Le 02/12/2025, la division d’opposition prend la
DÉCISION: 1. L’opposition n° B 3 228 865 est partiellement accueillie, à savoir pour les produits et services contestés suivants:
Classe 34: Tabac; articles pour fumeurs; allumettes; cigarettes; papier à rouler les cigarettes; tabac et succédanés du tabac; cigares; cigares électroniques; vaporisateurs oraux pour fumeurs; sachets oraux de nicotine sans tabac, non à usage médical.
Classe 35: Services de vente au détail de tabac.
2. La demande de marque de l’Union européenne n° 19 080 019 est rejetée pour tous les produits et services susmentionnés. Elle peut être poursuivie pour les produits et services restants.

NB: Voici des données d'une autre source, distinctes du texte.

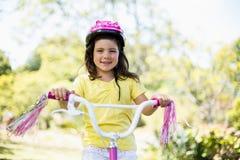 Усмехаясь девушка ехать велосипед Стоковое фото RF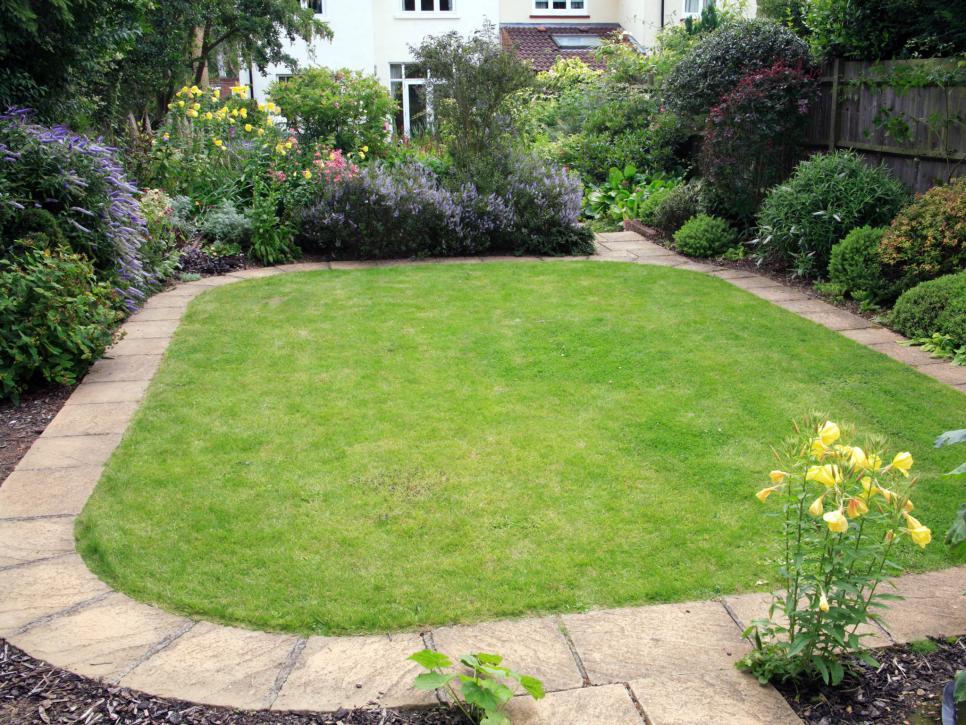 garden edging ideas for lawn edging | hgtv AYEMAVB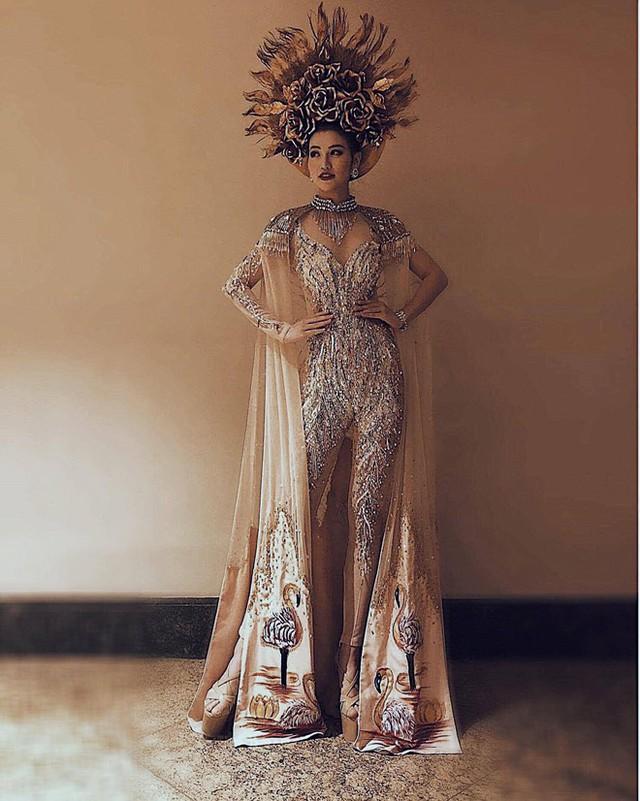 Một điểm khiến Phương Khánh được đánh giá cao là lựa chọn trang phục của cô luôn chỉn chu, không an toàn mà có phá cách và khoe được những nét đẹp vốn có.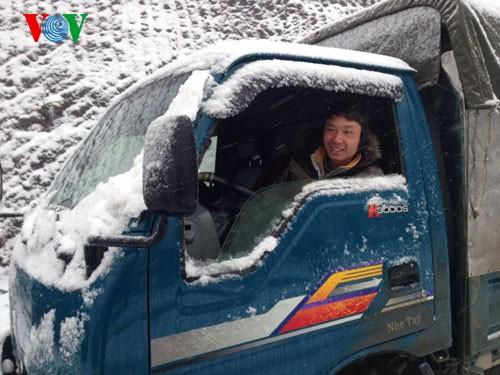 Снег прошел в городе Шапа - ảnh 10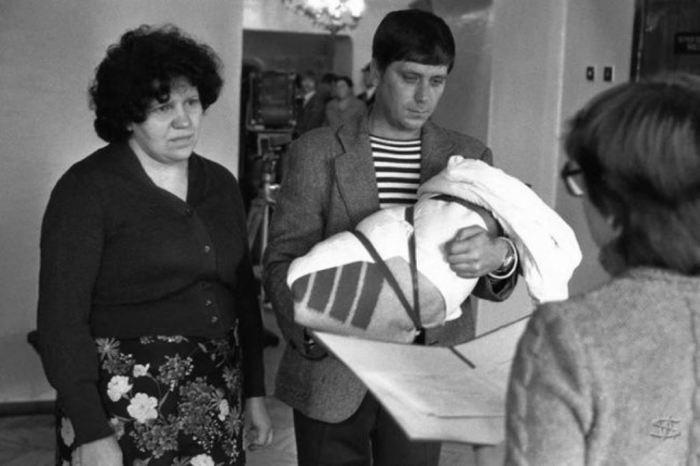 Регистрация новорожденного. СССР, Новокузнецк, ЗАГС Центрального района, 1 октября 1983 год.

3. Chaque partie supporte ses propres dépens.
MOTIFS
Le 20/11/2024, l’opposant a formé opposition contre tous les produits et services (classes 5, 34 et 35) de la demande de marque de l’Union européenne
n° 19 080 019 (marque figurative). L’opposition est fondée sur l’enregistrement de marque de l’Union européenne n° 11 814 472 «Nicofresh» (marque verbale). L’opposant a invoqué l’article 8, paragraphe 1, sous a) et b), du RMUE.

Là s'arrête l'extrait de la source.